You don’t have to be friends or spend time with your neighbors to achieve a peaceful coexistence, but you should try to be a good neighbor and follow these tips:
Say hello. At the mailbox, while walking the dog or when you see a moving van arrive, introduce yourself. Learn your neighbors’ and other homeowners’ names and regularly offer a friendly greeting.
Provide a heads up. If you’re planning a construction project, altering your landscaping or hosting a big party, contact your neighbors beforehand. In the case of major construction or landscaping projects this is helpful in addition to completion of any established association approval processes. Applications for approval may even request that neighbors sign off on plans.
Do unto others. Treat neighbors as you would like to be treated. Be considerate about noise from vehicles, stereos, pets, etc. Pets are a common concern that we hear from neighbors. .

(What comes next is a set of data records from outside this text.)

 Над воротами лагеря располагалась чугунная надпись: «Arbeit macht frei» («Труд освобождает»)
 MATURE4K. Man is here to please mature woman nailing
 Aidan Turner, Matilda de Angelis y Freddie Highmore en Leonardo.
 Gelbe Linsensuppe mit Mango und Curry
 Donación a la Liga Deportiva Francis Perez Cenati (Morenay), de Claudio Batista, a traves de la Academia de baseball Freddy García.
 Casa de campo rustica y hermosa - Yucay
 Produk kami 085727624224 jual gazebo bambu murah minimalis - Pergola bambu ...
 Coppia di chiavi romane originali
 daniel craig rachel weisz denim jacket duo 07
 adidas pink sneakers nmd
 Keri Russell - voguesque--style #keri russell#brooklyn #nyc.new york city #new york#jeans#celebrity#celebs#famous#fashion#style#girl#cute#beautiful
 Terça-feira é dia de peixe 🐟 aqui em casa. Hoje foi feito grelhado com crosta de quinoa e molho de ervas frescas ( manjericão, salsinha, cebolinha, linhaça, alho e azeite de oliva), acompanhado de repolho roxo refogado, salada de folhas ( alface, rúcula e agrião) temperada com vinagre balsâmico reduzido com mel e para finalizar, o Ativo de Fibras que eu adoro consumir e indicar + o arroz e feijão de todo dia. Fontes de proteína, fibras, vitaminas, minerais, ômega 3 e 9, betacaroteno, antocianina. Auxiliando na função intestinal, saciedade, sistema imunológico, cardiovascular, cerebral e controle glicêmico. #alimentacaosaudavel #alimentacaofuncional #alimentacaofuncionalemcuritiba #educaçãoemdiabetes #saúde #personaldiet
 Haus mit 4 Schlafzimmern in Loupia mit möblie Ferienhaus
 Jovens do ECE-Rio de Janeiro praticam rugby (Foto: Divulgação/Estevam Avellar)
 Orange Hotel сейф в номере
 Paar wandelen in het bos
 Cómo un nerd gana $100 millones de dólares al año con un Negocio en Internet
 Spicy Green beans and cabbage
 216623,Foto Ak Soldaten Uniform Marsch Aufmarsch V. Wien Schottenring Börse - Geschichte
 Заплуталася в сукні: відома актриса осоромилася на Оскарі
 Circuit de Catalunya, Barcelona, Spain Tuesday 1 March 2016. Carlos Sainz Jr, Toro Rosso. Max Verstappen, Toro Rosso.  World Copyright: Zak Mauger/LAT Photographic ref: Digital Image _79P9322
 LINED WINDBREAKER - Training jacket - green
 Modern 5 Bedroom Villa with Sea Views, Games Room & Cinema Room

Know your differences. Make an effort to understand each other. Differences in age, ethnic background and years in the neighborhood can lead to different expectations or misunderstandings.
Consider the view. Keep areas of your property that others can see presentable. Don’t let your grass get out of control and keep the area free of litter.
Appreciate them. If the neighbors do something you like, let them know. They’ll be pleased you noticed, and it’ll be easier to talk later if they do something you don’t like. Telling a neighbor how nice their lawn or garden looks is a great way to say hello.
Stay positive. Most people don’t try to create problems. If a neighbor does something that irritates you, don’t assume it was deliberate.
Talk honestly. Tolerance is important, but don’t let a real irritation go because it seems unimportant or hard to discuss. Let your neighbors know if something they do annoys.
Be respectful. Talk directly to your neighbors if there’s a problem. Gossiping with others can damage relationships and create trouble.
Remain calm. If a neighbor mentions a problem they have with you, thank them for the input. You don’t have to agree or justify any behavior. Wait for any anger to subside before responding.
Listen carefully. When discussing a problem, try to understand your neighbor’s position and why he or she feels that way.